Passage provided:
Epiphany Sunday

Epiphany Sunday - A sermon by Fr James

There’s a lovely phrase I read from that great towering Anglican theologian Ian Hislop: it was in a book called, Why I Am Still an Anglican: ‘I've tried atheism and I can't stick at it: I keep having doubts.’

I regularly chat to people about religious faith and then very often tend to expect me as a priest to have rock solid belief, that I have no unanswered questions, that I’m totally signed up to, and in agreement with, everything in the Bible. They then are rather surprised when I express my comfortableness with doubt, and with living with multiple unanswered questions which I regularly grabble with. All of which raises questions about the nature of belief. Many people have expressed their frustration and impatience with Richard Dawkins, for instance, for his inattentiveness to how people actually experience faith. Belief for Dawkins is, on the whole, considered as a series of propositions which are to be demolished one by one. But Christians don’t usually wake up on a Sunday morning and think – goodness, isn’t the ontological argument rubbish – I think I’ll stay in bed.

Theologians are just as prone to such forms of argument when reading the Bible; the American scholar William Lane Craig (his area is Reformed Epistemology) have spent a good deal of energy establishing the evidence to prove that the resurrection was an indisputable historical event.
Both the Dawkins and Craig approaches to faith seem to me rather odd, although they are very entertaining when they’re brought together to beat each other up in debate. Both seem to see faith as primarily a series of propositions, historical or philosophical, that need to be defended or demolished. But faith in doesn’t work like that.

For many, or even most, Christians God isn’t a set of arguments or propositions; he may be experienced, perhaps in a piece of music, a work of art, a walk in the country, an expression of compassion, through loving relationships, perhaps through the meditative experience of regularly attending church. I wonder what were the thoughts of the Magi as they embarked upon a costly, time-consuming journey to visit the Christ-child. Certainly not a rational argument; perhaps something far more mysterious.

This understanding of revelation, of God’s self-communication, this epiphany to use the word from today’s celebration, can be read in Francis Spufford’s excellent book, Unapologetic: Why, Despite Everything, Christianity can still make surprising emotional sense.

Spufford recounts at the beginning of the book how, having spent a night rowing with his wife following his adulterous exploits, he found himself sat in a café, when someone put on a cassette of Mozart’s Clarinet Concerto. At that moment Spufford describes having had an overwhelming feeling of mercy. He encountered something totally beyond himself that was, for him, a revelation that led to his re-acquaintance with Christianity.

Data excerpt:
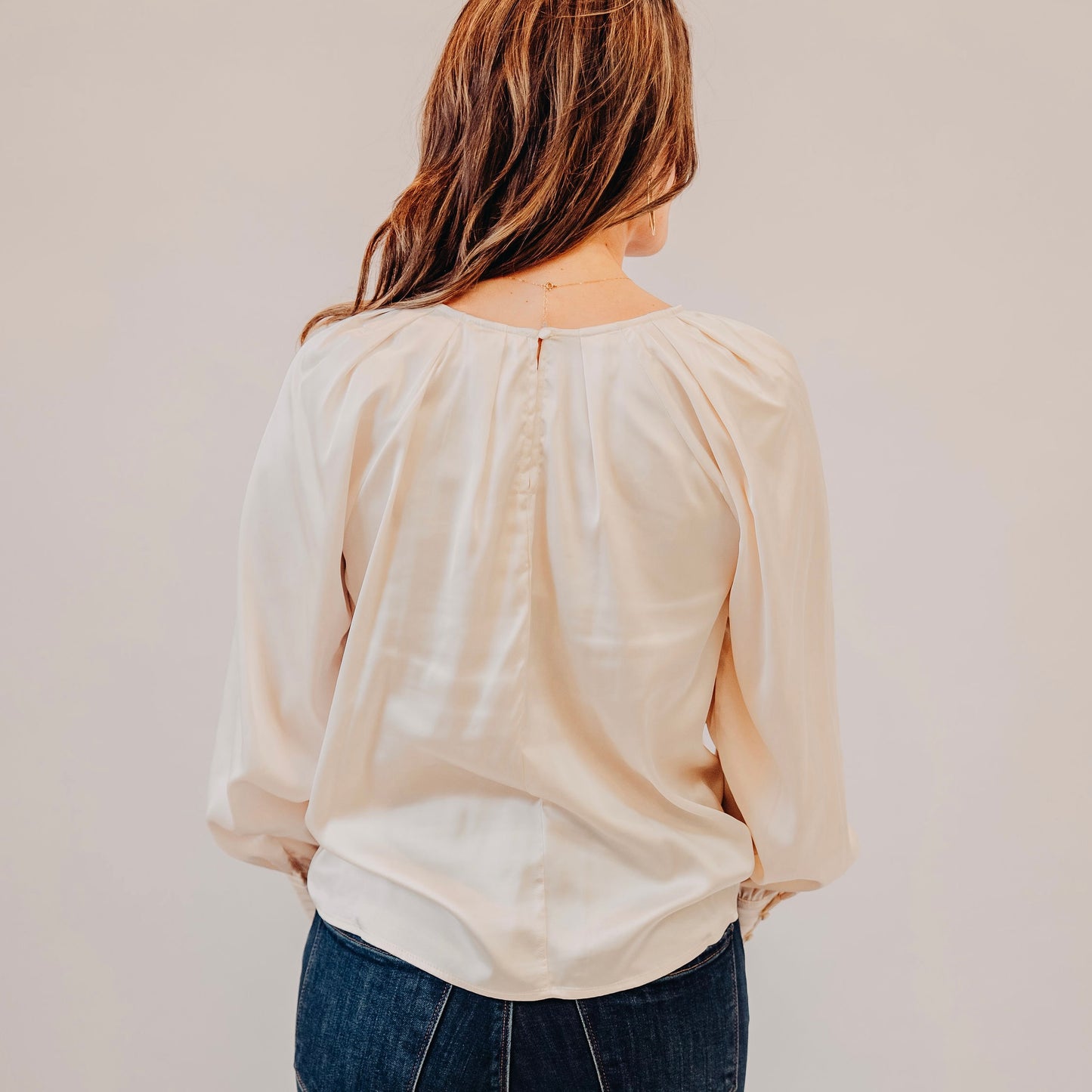 Satin Bishop Sleeve Top | Champagne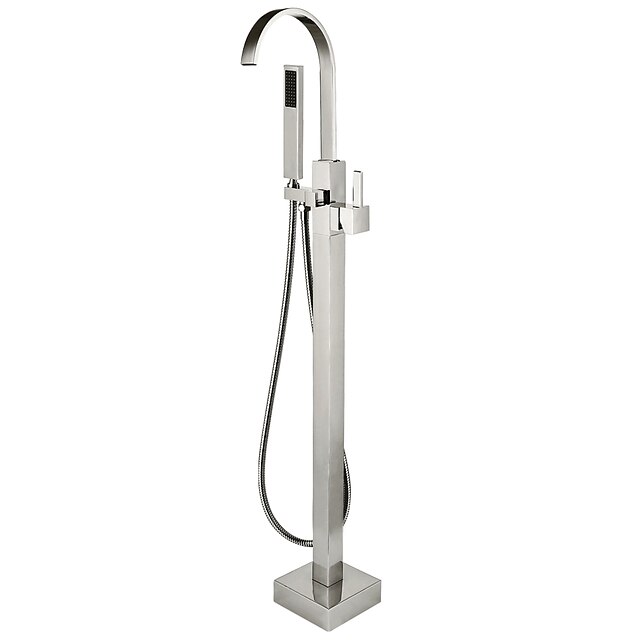  Bathtub Faucet - Contemporary Nickel Brushed Free Standing Ceramic Valve Bath Shower Mixer Taps / Single Handle One Hole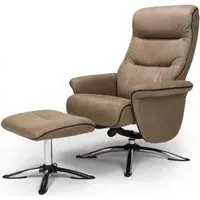 Texas Swivel Recliner Chair with Footstool - Caramel, Faux Leather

Exercise 1:
In the Epiphany Sunday sermon, why does the preacher find the approaches of Dawkins and Craig to faith odd?
Exercise 2:
Reproduce word for word the part of the Epiphany Sunday sermon that begins at the words "I regularly chat" and stops after "stay in bed.".
Rely only on the Epiphany Sunday sermon for what follows.

Response 1:
Both treat faith mainly as a series of historical or philosophical propositions to be defended or demolished, and the preacher says faith doesn't work like that. For many or most Christians, God isn't a set of arguments but may be experienced, for example in music, art, a country walk, compassion, loving relationships or regular churchgoing.

Response 2:
I regularly chat to people about religious faith and then very often tend to expect me as a priest to have rock solid belief, that I have no unanswered questions, that I’m totally signed up to, and in agreement with, everything in the Bible. They then are rather surprised when I express my comfortableness with doubt, and with living with multiple unanswered questions which I regularly grabble with. All of which raises questions about the nature of belief. Many people have expressed their frustration and impatience with Richard Dawkins, for instance, for his inattentiveness to how people actually experience faith. Belief for Dawkins is, on the whole, considered as a series of propositions which are to be demolished one by one. But Christians don’t usually wake up on a Sunday morning and think – goodness, isn’t the ontological argument rubbish – I think I’ll stay in bed.